Reading passage ▸
Digital apparatus for setting the voltage across a capacitor

Abstract

Apparatus is disclosed which permits digital setting of resistance-capacitance (R-C) type fuzes, and which apparatus corrects for variations in timing due to deviation of capacitance values from nominal.

Description

BACKGROUND OF THE INVENTION

1. Field of the Invention

This invention relates generally to setting R-C fuzes and particularly to digitally setting the fuzes. More particularly, this invention relates to digitally setting fuzes of the type described while correcting for variations in timing due to capacitance deviations.

2. Description of the Prior Art

Electrical systems may require fuzes for time delayed actuation. The fuzes may be of the resistance-capacitance (R-C) type whereby capacitors provide the required time delay function. For purposes of illustration, such systems may be rocket or other types of weapons systems. The fuze capacitors discharge after firing of the weapon or upon impact to provide a time delay, after which the weapon detonates. In systems of the type described it is desirable that the fuzes be digitally preset and that means be provided for correcting variations in timing due to deviations of capacitance values from nominal.

Information shown ▸
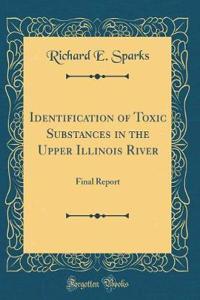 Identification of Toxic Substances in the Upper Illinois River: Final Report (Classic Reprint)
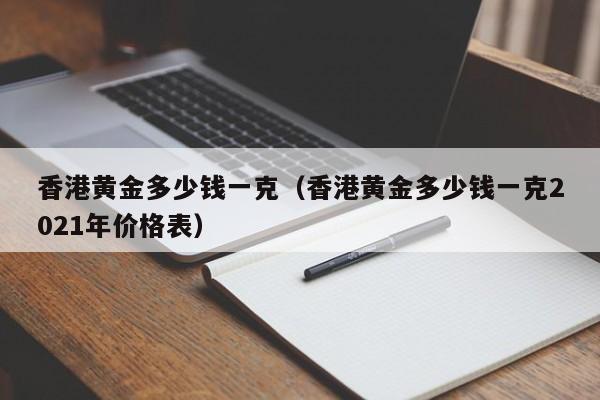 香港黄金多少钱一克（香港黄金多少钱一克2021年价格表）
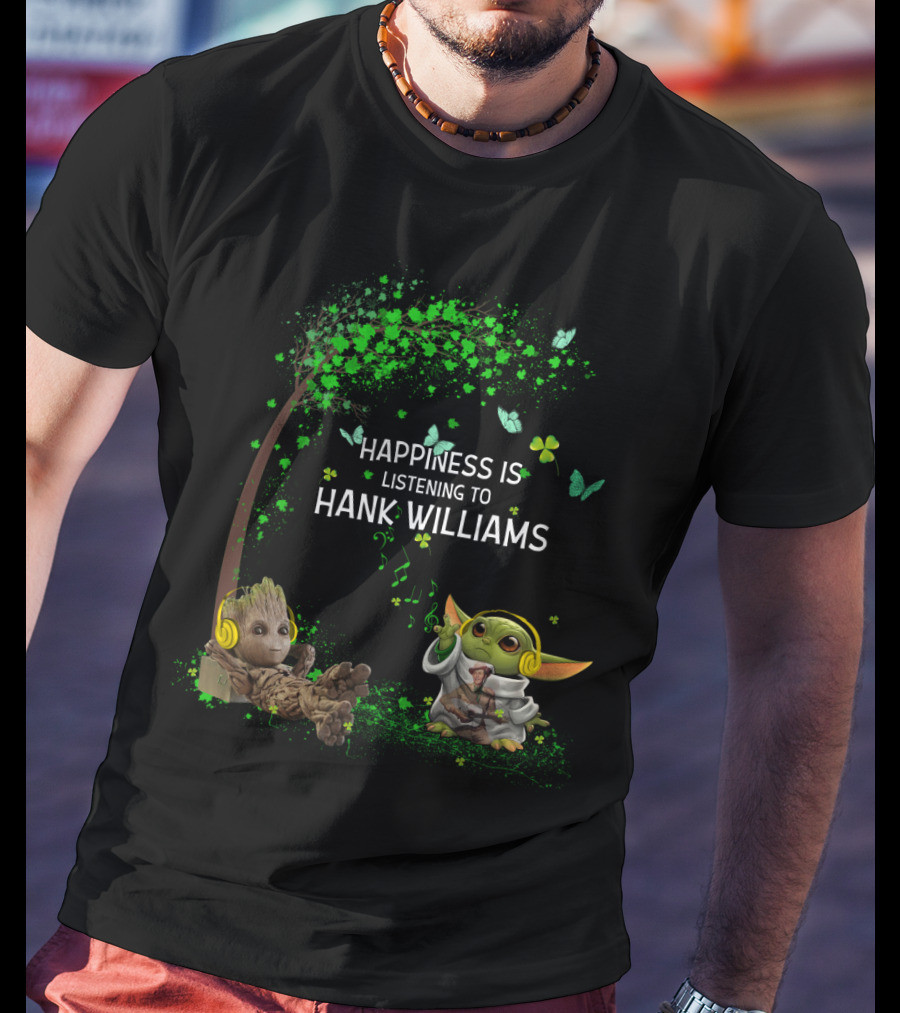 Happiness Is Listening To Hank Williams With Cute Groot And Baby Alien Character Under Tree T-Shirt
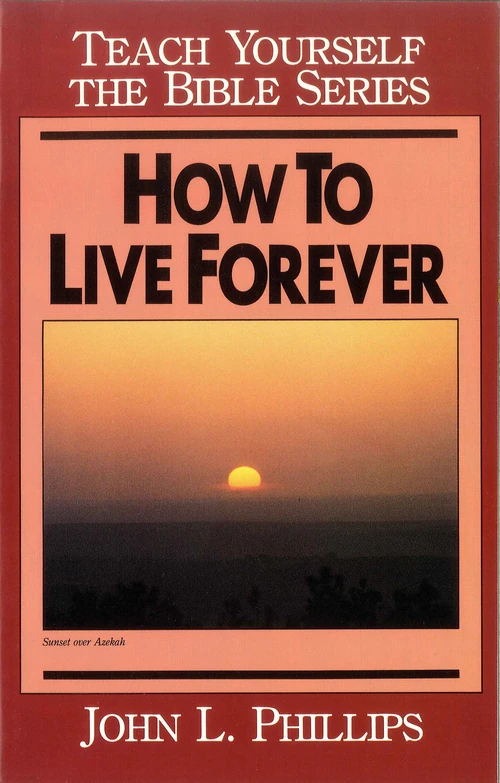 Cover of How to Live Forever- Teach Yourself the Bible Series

Instructions ▸
1: Answer the following from the fuze-setting description:
(a) According to the Abstract, what does the apparatus correct for?
(b) In fuzes of the R-C type, which components provide the required time delay function?
(c) At what points do the fuze capacitors discharge?
2: Continue the fuze-setting description, starting immediately after its final sentence.

Results for the exercise ▸
1:
(a) Variations in timing due to deviation of capacitance values from nominal.
(b) Capacitors.
(c) After firing of the weapon or upon impact.

2:
SUMMARY OF THE INVENTION

This invention contemplates apparatus operating on the principle that the voltage across a capacitor rises linearly for a pulse of current applied to the capacitor. At the termination of the current pulse the voltage across the capacitor remains constant and equals the value of the current pulse divided by the capacitance of the capacitor. The arrangement of the invention applies a single current pulse in opposite senses to each of a pair of fuze capacitors and the respective capacitances are determined by measuring the voltages across the capacitors using an analog to digital converter, the output of which converter is applied to a computer which computes the value of the capacitances. Once the capacitances are determined a binary rate multiplier operates to provide a proper number of pulses for setting voltages across the fuze capacitors. The ratio of the voltages determines the fuzing time.

One object of the invention is to provide improved fuze setting apparatus which allows digital setting of R-C type fuzes are corrects for variations in timing due to the deviation of capacitor values from nominal.

Another object of this invention is to apply a current pulse to a capacitor and to ascertain its capacitance by measuring the voltage across the capacitor by using an analog to digital converter. The digital output is used to compute the capacitance of the capacitor.

Another object of this invention is to utilize the computed capacitance value for applying current pulses in opposite senses to each of a pair of fuze capacitors, and for providing the proper number of pulses to set voltages across the capacitors, with the ratio of said voltages determining the fuzing time.

The foregoing and other objects and advantages of the invention will appear more fully hereinafter from a consideration of the detailed description which follows taken together with the accompanying drawings wherein one embodiment of the invention is illustrated by way of example. It is to be expressly understood, however, that the drawings are for illustration purposes only and are not to be construed as defining the limits of the invention.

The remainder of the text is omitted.